Qui, in questa città dove va ormai dopo l’abolizione della schiavitù, Esteban ha modo di conoscere il loro teatro: un grande teatro di legno, «muy bien construido» e, siccome hanno gran gusto per le cose, tutto era pitturato con colori vivaci. Nel teatro i Cinesi facevano cose spettacolari mettendosi a piramide uno sopra l’altro. La gente applaudiva e loro con eleganza salutavano. Per Esteban, a Cuba i più raffinati – e non «cabrones», come prima aveva asserito, sono proprio «los chinos»; tutto ciò che essi facevano lo realizzavano con inchini e in silenzio. A Sagua la Grande i Cinesi erano organizzati in società.
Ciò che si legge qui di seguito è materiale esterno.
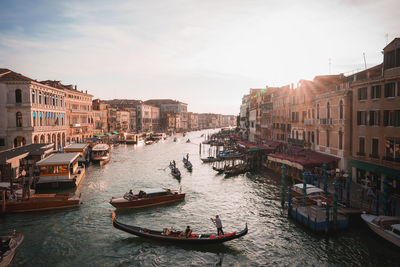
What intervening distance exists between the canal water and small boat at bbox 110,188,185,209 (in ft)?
2.08

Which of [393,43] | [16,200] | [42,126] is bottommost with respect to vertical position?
[16,200]

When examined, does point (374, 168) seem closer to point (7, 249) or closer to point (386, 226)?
point (386, 226)

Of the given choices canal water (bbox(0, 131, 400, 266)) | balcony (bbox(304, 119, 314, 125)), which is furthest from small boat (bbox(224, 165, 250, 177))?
balcony (bbox(304, 119, 314, 125))

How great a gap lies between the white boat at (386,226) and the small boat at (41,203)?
69.1 feet

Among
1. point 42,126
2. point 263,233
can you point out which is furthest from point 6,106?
point 263,233

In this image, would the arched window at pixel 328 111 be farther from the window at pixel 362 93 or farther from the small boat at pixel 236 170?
the small boat at pixel 236 170

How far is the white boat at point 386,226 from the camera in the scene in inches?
614

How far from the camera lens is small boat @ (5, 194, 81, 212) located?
71.5 feet

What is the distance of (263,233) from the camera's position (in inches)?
736

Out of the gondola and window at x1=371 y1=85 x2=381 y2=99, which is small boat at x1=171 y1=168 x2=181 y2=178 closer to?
the gondola

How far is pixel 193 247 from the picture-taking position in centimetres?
1694

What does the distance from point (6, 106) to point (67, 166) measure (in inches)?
852

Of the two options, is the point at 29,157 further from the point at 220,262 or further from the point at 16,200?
the point at 220,262

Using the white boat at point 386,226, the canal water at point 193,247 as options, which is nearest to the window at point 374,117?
the white boat at point 386,226
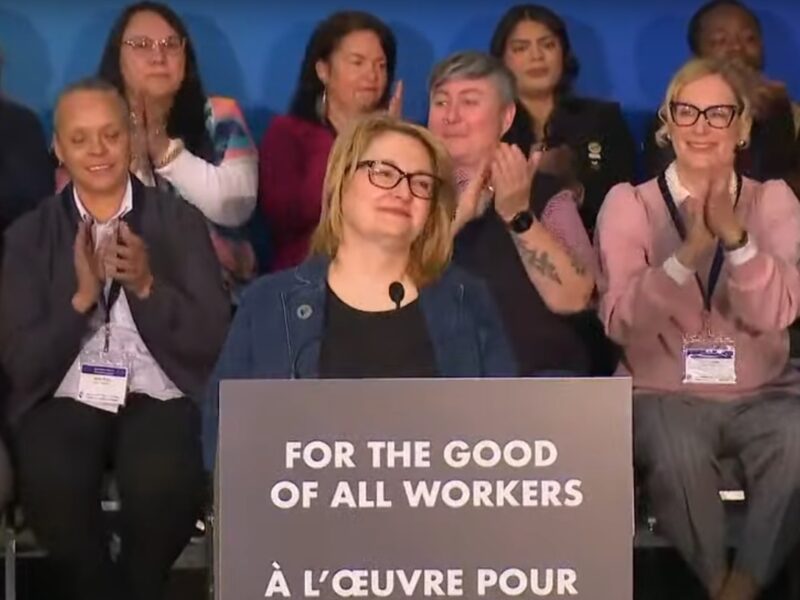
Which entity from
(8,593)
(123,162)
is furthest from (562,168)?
(8,593)

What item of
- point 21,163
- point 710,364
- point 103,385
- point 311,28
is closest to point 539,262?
point 710,364

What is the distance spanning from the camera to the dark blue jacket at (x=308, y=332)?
2.55 m

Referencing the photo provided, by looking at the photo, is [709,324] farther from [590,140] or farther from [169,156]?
[169,156]

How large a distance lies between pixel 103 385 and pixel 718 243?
137 centimetres

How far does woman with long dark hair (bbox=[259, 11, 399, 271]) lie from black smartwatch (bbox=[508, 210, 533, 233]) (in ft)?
1.59

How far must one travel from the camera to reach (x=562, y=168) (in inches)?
131

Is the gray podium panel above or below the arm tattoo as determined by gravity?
below

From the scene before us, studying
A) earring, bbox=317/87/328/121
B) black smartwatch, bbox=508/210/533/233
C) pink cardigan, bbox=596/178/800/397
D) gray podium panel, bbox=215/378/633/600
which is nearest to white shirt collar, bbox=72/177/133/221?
earring, bbox=317/87/328/121

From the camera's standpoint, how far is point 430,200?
264 cm

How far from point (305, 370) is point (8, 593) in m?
0.80

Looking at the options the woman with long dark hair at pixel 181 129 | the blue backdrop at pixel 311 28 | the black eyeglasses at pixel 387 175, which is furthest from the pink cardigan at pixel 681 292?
→ the woman with long dark hair at pixel 181 129

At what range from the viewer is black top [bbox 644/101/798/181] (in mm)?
3258

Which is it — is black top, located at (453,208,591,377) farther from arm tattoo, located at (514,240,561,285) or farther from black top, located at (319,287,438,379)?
black top, located at (319,287,438,379)

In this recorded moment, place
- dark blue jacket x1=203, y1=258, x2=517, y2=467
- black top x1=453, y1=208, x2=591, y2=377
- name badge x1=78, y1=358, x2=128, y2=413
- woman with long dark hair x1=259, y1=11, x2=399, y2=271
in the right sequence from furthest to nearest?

In queste si riunivano per conversare in lingua e per leggere i giornali del loro paese ad alta voce. E questo continuavano a fare, come se nulla fosse, anche quando qualcuno li prendeva in giro. Ma la caratteristica maggiore dei Cinesi è che sono davvero «muy buenos comerciantes». Avevano le loro botteghe dove vi erano stipate grandi quantità di prodotti rari; vendevano bambole di cartapesta per i bambini, profumi e tessuti. Calle Tacón, a Sagua la Grande, era tutta un brulicare di Cinesi; lì sorgevano le loro sartorie e le rivendite di dolciumi. Lì si riunivano i fumatori di oppio. Perché – ci dice Esteban –, ai Cinesi piace in maniera considerevole l’oppio. Lo fumavano in lunghe pipe di legno, nascosti nelle loro botteghe affinché i bianchi, ma anche i negri, non li vedessero. Erano anche dei grandi inventori di giochi, sicuramente i più grandi. Giocavano ovunque, giocavano, barricati, anche in casa. Ma i Cinesi di Sagua La Grande giocavano soprattutto per strada e nei cortili; giocavano al gioco, cosiddetto, del botón (bottone) e ad un altro, che ancora, sostiene Esteban, si gioca oggi, la charada (sciarada).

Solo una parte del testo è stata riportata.